This question is often asked by people from across the world from all ages.
When someone asks if Santa is real at Hobbyco we love to refer them to the correspondence between the 8 year-old Virginia O’Hanlon and the editor of New York’s Sun Francis Pharcellus Church on September 21st 1897. Virginia wrote a letter asking if Santa was real and the response from Francis was incredible!
This article may be old but the message is still true to this day. Yes Santa is real! This newspaper editorial is the most reprinted article in the world ever even to this day, appearing in dozens of languages, books, movies, other editorials and much more.
Here is the article.
“YES, VIRGINIA, THERE IS A SANTA CLAUS”
DEAR EDITOR: I am 8 years old.
Some of my little friends say there is no Santa Claus.
Papa says, ‘If you see it in THE SUN it’s so.’
Please tell me the truth; is there a Santa Claus?
VIRGINIA O’HANLON.
115 WEST NINETY-FIFTH STREET.
VIRGINIA, your little friends are wrong. They have been affected by the skepticism of a skeptical age. They do not believe except they see. They think that nothing can be which is not comprehensible by their little minds. All minds, Virginia, whether they be men’s or children’s, are little. In this great universe of ours man is a mere insect, an ant, in his intellect, as compared with the boundless world about him, as measured by the intelligence capable of grasping the whole of truth and knowledge.
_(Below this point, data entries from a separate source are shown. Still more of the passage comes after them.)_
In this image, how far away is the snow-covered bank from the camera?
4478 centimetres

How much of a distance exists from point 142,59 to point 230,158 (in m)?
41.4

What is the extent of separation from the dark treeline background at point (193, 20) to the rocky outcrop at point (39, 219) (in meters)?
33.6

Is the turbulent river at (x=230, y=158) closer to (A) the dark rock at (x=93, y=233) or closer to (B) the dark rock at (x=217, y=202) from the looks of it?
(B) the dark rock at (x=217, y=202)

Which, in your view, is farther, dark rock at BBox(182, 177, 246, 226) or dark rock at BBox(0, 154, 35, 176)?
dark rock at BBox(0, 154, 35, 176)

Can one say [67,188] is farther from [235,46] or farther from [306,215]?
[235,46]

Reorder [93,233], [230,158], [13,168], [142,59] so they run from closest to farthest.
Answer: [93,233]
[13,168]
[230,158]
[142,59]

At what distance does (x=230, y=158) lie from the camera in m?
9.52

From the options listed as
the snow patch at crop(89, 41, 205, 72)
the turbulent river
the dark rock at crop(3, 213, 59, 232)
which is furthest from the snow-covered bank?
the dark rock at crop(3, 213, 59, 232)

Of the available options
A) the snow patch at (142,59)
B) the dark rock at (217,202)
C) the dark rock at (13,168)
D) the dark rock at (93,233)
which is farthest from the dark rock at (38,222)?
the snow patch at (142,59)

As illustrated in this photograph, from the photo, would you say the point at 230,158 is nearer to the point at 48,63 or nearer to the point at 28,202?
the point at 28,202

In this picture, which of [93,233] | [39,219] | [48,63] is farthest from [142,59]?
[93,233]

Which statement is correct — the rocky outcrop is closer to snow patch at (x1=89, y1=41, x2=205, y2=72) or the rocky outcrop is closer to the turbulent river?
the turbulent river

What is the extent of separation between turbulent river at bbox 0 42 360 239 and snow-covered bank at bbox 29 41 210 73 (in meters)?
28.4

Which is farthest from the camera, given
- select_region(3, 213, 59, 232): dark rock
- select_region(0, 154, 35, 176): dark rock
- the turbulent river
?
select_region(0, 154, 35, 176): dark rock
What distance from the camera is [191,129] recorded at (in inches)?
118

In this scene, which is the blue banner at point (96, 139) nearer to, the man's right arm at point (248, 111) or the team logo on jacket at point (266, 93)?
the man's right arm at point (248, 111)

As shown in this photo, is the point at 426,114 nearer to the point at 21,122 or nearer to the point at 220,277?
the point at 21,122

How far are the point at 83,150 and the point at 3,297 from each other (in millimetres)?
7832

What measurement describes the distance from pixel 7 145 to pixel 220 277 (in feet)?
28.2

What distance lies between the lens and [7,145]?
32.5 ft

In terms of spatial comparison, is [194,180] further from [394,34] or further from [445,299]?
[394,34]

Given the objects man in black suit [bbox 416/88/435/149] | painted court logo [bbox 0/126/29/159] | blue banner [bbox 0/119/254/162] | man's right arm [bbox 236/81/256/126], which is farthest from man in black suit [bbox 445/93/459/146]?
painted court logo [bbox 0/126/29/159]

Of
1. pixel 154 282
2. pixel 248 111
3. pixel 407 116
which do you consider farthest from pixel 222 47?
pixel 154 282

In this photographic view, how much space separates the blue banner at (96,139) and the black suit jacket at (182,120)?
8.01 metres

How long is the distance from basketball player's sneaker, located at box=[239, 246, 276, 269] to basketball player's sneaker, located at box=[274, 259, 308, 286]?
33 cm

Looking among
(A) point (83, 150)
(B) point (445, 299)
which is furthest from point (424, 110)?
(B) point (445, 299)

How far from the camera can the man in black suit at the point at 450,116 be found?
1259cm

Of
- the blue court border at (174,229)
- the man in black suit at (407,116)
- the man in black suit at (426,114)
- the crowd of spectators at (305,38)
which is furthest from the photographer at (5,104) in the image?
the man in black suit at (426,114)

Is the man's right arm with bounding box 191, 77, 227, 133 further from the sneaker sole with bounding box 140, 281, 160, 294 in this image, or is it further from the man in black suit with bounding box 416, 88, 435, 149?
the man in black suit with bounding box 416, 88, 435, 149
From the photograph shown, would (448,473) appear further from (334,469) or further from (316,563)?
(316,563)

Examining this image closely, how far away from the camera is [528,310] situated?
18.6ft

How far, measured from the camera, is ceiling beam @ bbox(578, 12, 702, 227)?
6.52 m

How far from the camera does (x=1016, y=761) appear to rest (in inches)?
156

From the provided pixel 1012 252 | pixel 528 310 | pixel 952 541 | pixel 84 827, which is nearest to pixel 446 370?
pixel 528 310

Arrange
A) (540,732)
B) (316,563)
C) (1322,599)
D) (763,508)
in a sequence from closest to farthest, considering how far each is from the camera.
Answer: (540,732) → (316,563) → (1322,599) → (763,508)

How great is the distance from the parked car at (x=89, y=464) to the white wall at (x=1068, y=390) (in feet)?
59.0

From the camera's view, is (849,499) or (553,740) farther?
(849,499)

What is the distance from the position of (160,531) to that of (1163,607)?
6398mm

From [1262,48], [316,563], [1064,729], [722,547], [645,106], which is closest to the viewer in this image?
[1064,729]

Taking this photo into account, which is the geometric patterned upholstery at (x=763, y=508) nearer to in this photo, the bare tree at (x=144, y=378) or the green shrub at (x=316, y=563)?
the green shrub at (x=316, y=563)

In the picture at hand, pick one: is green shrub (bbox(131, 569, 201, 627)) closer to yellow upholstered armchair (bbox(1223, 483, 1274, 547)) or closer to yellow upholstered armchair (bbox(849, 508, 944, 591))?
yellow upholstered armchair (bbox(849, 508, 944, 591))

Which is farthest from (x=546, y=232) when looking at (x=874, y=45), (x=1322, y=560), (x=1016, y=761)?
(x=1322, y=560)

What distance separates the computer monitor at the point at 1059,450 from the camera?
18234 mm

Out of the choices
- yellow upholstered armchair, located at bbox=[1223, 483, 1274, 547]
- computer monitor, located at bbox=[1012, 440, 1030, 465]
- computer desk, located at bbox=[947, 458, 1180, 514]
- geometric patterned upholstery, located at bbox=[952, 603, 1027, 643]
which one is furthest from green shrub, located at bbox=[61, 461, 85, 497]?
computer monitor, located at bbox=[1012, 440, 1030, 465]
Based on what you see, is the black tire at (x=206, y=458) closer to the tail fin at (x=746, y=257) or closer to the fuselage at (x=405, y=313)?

Yes, VIRGINIA, there is a Santa Claus. He exists as certainly as love and generosity and devotion exist, and you know that they abound and give to your life its highest beauty and joy. Alas! how dreary would be the world if there were no Santa Claus. It would be as dreary as if there were no VIRGINIAS. There would be no childlike faith then, no poetry, no romance to make tolerable this existence. We should have no enjoyment, except in sense and sight. The eternal light with which childhood fills the world would be extinguished.
Not believe in Santa Claus! You might as well not believe in fairies! You might get your papa to hire men to watch in all the chimneys on Christmas Eve to catch Santa Claus, but even if they did not see Santa Claus coming down, what would that prove? Nobody sees Santa Claus, but that is no sign that there is no Santa Claus. The most real things in the world are those that neither children nor men can see. Did you ever see fairies dancing on the lawn? Of course not, but that’s no proof that they are not there. Nobody can conceive or imagine all the wonders there are unseen and unseeable in the world.
You may tear apart the baby’s rattle and see what makes the noise inside, but there is a veil covering the unseen world which not the strongest man, nor even the united strength of all the strongest men that ever lived, could tear apart. Only faith, fancy, poetry, love, romance, can push aside that curtain and view and picture the supernal beauty and glory beyond. Is it all real? Ah, VIRGINIA, in all this world there is nothing else real and abiding.
No Santa Claus! Thank God! he lives, and he lives forever. A thousand years from now, Virginia, nay, ten times ten thousand years from now, he will continue to make glad the heart of childhood.
#SeriouslyFunFacts
When VIRGINIA O’HANLON grew up she majored in Education receiving her doctorate in 1930.
Church was a war correspondent during the American Civil War, a time that saw great suffering and a corresponding lack of hope and faith in much of society.
Church was a hardened cynic and an atheist who had little patience for superstitious beliefs, he did not want to write the editorial, and refused to allow his name to be attached to the piece.
A commemorative plaque celebrating O'Hanlon and her letter was added to the building, now a school, where Virginia O'Hanlon lived when the letter was written. The plaque was dedicated at a ceremony attended by three generations of O'Hanlon's family (Source).